### EXCERPTED PASSAGE
——

Today, though, trap music has become less about the lyrics or the message behind them and more about the beats. T.I. might’ve put trap on everyone’s radar, but producers like Lex Luger, Zaytoven, and, most recently, Metro Boomin fine-tuned its sound. Zaytoven once said in an interview that, for him, the trap is whatever you’re doing to make money—be it cutting hair or selling drugs—the music of the trap is the soundtrack to the hustle.
What does that soundtrack sound like? Mostly loud drums, snares, 808s, hi-hats, kicks, and lots of bass. The production mash-ups vary, but the cadence is unmistakable. “If it's got a hi-hat and the beat is slow, it's like 70 beats per minute, it's a trap beat,” rapper Juicy J tells us.“It could be on reggae, it could be a pop record, it could be a country record, it's got a snare in it like that, and a kick drum, it's a trap.”
Trap music is undeniably intoxicating and, as Juicy J notes, with time, everyone wanted in on the phenomenon. As we’ve seen with rock 'n' roll before it, once artists catch a whiff of a good thing in music, it’s bound to be appropriated and turned into a watered-down version of what once was. Now, what’s considered trap is just as much Migos’ “Bad and Boujee” as it is Major Lazer’s “Lean On” or even Katy Perry’s “Dark Horse.” The style of trap more or less remains, while the lifestyle has been left behind.
Cry tears of Columbusing if you want—they would be justified—but artists like T.I. and Juicy J aren’t mad at the genre’s shift. “I think it's all a part of the evolution,” T.I. says. “It's transcended to a different genre that is more indicative of the sound than of an environment… It's not like the trap music as we know it is standing still and not being progressive, it's just advancing along. I think as long as both versions, or both renditions, are advancing and progressing and maintaining a consistent pace of evolution, I think that it's still a strong genre however you look at it.”

——

### LIST OF TASKS
1. Repeat the part of the trap music passage starting at "Trap music is" and ending at "been left behind.".
2. Translate this sentence from the trap music passage into Spanish: "The production mash-ups vary, but the cadence is unmistakable."
3. Answer these questions using the trap music passage.
(a) Which producer is named as the most recent to fine-tune trap's sound?
(b) According to Juicy J, about how many beats per minute is a slow trap beat?
(c) Which Katy Perry song is named as now considered trap?
The data that follows comes from another source.

### INFORMATION PROVIDED
——

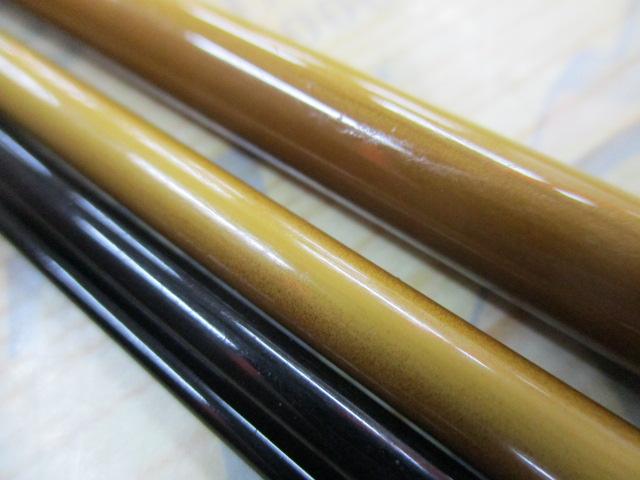 二天粋 おぼろ 9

——

### ANSWERS FOR THE TASKS
1.
Trap music is undeniably intoxicating and, as Juicy J notes, with time, everyone wanted in on the phenomenon. As we’ve seen with rock 'n' roll before it, once artists catch a whiff of a good thing in music, it’s bound to be appropriated and turned into a watered-down version of what once was. Now, what’s considered trap is just as much Migos’ “Bad and Boujee” as it is Major Lazer’s “Lean On” or even Katy Perry’s “Dark Horse.” The style of trap more or less remains, while the lifestyle has been left behind.

2. Las mezclas de producción varían, pero la cadencia es inconfundible.

3.
(a) Metro Boomin
(b) About 70 beats per minute
(c) "Dark Horse"